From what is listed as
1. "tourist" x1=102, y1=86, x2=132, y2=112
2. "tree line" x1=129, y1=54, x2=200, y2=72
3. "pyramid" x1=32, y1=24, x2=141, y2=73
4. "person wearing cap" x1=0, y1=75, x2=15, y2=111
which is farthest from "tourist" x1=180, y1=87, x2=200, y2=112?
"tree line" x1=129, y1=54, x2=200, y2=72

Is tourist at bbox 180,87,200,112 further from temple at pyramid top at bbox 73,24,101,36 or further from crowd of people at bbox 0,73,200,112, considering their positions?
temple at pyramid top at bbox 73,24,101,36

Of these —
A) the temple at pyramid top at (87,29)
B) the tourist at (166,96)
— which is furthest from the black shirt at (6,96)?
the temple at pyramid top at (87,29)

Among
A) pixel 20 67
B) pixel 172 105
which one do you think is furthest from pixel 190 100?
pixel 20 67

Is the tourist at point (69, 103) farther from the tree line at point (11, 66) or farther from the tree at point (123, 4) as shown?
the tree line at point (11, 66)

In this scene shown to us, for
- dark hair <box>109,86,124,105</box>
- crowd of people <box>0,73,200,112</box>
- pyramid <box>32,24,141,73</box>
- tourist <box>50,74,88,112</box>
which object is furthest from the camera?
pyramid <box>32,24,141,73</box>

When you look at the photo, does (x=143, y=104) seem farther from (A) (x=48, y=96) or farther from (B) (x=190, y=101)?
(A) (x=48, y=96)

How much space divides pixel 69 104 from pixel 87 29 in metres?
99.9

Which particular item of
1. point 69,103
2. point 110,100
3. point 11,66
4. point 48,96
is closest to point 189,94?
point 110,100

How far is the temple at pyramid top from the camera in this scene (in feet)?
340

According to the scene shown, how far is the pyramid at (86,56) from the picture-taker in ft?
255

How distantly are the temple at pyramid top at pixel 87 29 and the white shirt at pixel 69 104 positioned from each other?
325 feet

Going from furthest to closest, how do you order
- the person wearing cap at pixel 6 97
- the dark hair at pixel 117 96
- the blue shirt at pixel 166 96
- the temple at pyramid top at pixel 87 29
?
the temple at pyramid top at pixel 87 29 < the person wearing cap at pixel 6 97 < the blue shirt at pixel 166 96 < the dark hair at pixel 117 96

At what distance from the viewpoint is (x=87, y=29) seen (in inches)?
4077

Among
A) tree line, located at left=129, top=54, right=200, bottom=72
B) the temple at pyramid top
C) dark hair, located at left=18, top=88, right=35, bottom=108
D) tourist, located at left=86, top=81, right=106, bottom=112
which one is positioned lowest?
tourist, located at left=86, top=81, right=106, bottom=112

> To do: Reproduce every entry shown above, precisely as it stands.

> Worked solution:
From what is listed as
1. "tourist" x1=102, y1=86, x2=132, y2=112
2. "tree line" x1=129, y1=54, x2=200, y2=72
3. "pyramid" x1=32, y1=24, x2=141, y2=73
4. "person wearing cap" x1=0, y1=75, x2=15, y2=111
which is farthest from "tourist" x1=180, y1=87, x2=200, y2=112?
"tree line" x1=129, y1=54, x2=200, y2=72

Is tourist at bbox 180,87,200,112 further from temple at pyramid top at bbox 73,24,101,36 or further from crowd of people at bbox 0,73,200,112, considering their positions?
temple at pyramid top at bbox 73,24,101,36

Of these —
A) the temple at pyramid top at (87,29)
B) the tourist at (166,96)
— which is furthest from the black shirt at (6,96)?
the temple at pyramid top at (87,29)

Among
A) pixel 20 67
B) pixel 172 105
which one do you think is furthest from pixel 190 100?
pixel 20 67

Is the tourist at point (69, 103) farther from the tree line at point (11, 66) or farther from the tree at point (123, 4) as shown?
the tree line at point (11, 66)

In this scene shown to us, for
- dark hair <box>109,86,124,105</box>
- crowd of people <box>0,73,200,112</box>
- pyramid <box>32,24,141,73</box>
- tourist <box>50,74,88,112</box>
which object is furthest from the camera?
pyramid <box>32,24,141,73</box>

When you look at the photo, does (x=143, y=104) seem farther from (A) (x=48, y=96) or farther from (B) (x=190, y=101)?
(A) (x=48, y=96)

How much space divides pixel 69 104 from pixel 87 29 in metres?
99.9

Which particular item of
1. point 69,103
2. point 110,100
3. point 11,66
4. point 48,96
is closest to point 189,94?
point 110,100

How far is the temple at pyramid top from the camera in this scene (in feet)?
340

According to the scene shown, how far is the pyramid at (86,56) from the picture-taker in ft?
255

How distantly are the temple at pyramid top at pixel 87 29 and the white shirt at pixel 69 104 positioned from each other?
325 feet

Going from furthest to closest, how do you order
- the person wearing cap at pixel 6 97
- the dark hair at pixel 117 96
- the blue shirt at pixel 166 96
- the temple at pyramid top at pixel 87 29
?
the temple at pyramid top at pixel 87 29 < the person wearing cap at pixel 6 97 < the blue shirt at pixel 166 96 < the dark hair at pixel 117 96

At what distance from the viewpoint is (x=87, y=29) seen (in inches)?
4077

Among
A) tree line, located at left=129, top=54, right=200, bottom=72
B) the temple at pyramid top
C) dark hair, located at left=18, top=88, right=35, bottom=108
D) tourist, located at left=86, top=81, right=106, bottom=112
which one is positioned lowest?
tourist, located at left=86, top=81, right=106, bottom=112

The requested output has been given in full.